New laboratory findings at the University of Illinois at Chicago suggest that what lies outside cancer cells is at least as important as the genes inside in explaining a tumor's malignancy.
The molecules that surround a cell play a crucial role in altering the packaging of its genome, opening it up to the machinery that allows genes to be expressed, or closing it down, according to a study published in the April issue of the American Journal of Pathology.
An editorial in the same issue of the journal says the study represents what it calls a paradigm shift in our understanding of how malignant cells operate. The findings are expected to yield new diagnostic and therapeutic tools in the battle against cancer.
Initial experiments at UIC found that the genetic material of cancer cells is knotted-up so that sections of DNA are highly protected from outside interference, unlike the DNA of healthy tissue.
An enzyme that snips DNA at certain sequences that recur throughout the genome thoroughly chewed up the DNA from normal cells. In contrast, the enzyme only partially broke up the DNA from less aggressive tumors, and it barely touched the DNA from aggressive cancers like melanoma.
"In invasive cancers, segments of DNA are so twisted and compacted that the enzyme can't get access," said Andrew Maniotis, assistant professor of pathology and lead author of the study.
"We tested a range of cells -- from connective tissue, breast tissue, the kidney and the colon -- as well as biopsy tissue. The results were always the same," added Robert Folberg, head of pathology and a co-author of the paper. "The more invasive the cancer, the more resistant its DNA was to the enzyme."
But the question was why.
The answer lies in the cells' immediate environment, called the extracellular matrix, a rich mix of molecules once thought to be biologically inert.
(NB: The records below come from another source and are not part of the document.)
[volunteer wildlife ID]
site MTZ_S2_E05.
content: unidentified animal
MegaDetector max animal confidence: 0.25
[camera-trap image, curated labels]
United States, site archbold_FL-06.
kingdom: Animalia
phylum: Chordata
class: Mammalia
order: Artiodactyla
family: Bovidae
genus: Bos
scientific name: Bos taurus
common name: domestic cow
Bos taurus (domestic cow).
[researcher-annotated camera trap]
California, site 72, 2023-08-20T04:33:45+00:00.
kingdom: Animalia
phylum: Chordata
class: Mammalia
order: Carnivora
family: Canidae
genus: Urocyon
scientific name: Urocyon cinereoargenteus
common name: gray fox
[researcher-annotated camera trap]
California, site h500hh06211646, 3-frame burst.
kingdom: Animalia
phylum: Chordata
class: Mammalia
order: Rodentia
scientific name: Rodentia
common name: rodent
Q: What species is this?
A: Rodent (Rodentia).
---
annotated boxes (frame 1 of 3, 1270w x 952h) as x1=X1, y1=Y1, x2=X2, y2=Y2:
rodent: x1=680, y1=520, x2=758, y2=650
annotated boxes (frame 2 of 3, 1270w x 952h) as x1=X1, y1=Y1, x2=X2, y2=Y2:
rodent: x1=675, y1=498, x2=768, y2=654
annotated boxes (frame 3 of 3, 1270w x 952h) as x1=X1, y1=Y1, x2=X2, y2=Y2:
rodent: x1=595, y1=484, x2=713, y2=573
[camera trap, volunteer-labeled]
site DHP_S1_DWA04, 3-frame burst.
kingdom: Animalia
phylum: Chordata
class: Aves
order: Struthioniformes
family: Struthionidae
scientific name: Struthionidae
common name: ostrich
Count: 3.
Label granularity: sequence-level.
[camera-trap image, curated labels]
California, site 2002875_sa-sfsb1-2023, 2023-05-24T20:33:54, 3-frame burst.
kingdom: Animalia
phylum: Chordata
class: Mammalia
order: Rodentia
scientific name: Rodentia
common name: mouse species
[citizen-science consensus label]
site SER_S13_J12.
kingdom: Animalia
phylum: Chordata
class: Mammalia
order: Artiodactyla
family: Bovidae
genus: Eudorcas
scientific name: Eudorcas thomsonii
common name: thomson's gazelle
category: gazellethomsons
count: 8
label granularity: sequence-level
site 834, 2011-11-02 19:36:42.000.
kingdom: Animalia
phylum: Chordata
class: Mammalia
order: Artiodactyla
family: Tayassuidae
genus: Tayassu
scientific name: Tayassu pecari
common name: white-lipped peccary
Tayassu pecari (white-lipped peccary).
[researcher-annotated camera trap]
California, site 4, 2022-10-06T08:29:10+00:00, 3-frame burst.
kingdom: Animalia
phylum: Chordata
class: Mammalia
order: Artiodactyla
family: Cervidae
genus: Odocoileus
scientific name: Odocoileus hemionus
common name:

When three cancer-causing genes were inserted into the nuclei of normal cells, the entire genome became resistant to enzyme digestion. The UIC scientists were able to induce exactly the same effect after just one edge of a normal cell came into contact with laminin, a component of the extracellular matrix.
"Tests showed that in the presence of laminin, the activity of close to 1,000 genes was affected," Folberg said.
Additional experiments demonstrated that the molecules outside a cell exert their influence not by chemical means but mechanically, manipulating the skeletal framework of the cell and the proteins that envelop DNA. These proteins keep the string of DNA -- really, a stiff wire with component nucleotides -- tightly compressed; if the proteins are removed, the genes spring out like a jack-in-the-box.
When the researchers disassembled a cell's skeletal elements -- microtubules, actin and intermediate filaments -- not only did the cell's shape change, but its DNA took on new contours. Segments of DNA became buried inside the wad of genetic material, inaccessible to enzyme digestion.
"Medical research has for decades focused on finding the underlying genetic abnormalities that cause disease, but this work demonstrates that genes themselves are controlled by components outside the nucleus and these, in turn, are regulated by the cell's microenvironment," Maniotis said.
The discovery that normal, benign and malignant tissues respond differently to enzyme digestion could lead to a new diagnostic tool for distinguishing different types of tumors.
The researchers also believe that their findings suggest new therapeutic strategies for combating cancer.
"Many current forms of chemotherapy target DNA directly and are associated with significant side effects," Folberg said. "We're developing methods of manipulating the genome that may be non-toxic and still highly effective."
Other researchers involved in the study were Klara Valyi-Nagy, John Karavitis, Jonas Moses, Viveka Boddipali, Ying Wang, Rafael Nunez, Suman Setty, Zarema Arbieva, all from UIC, and Mina Bissell, from the Lawrence Berkeley National Laboratory. Maniotis and Folberg are both members of the UIC Cancer Center.
The study was supported by grants from the National Eye Institute of the National Institutes of Health and the U.S. Department of Energy.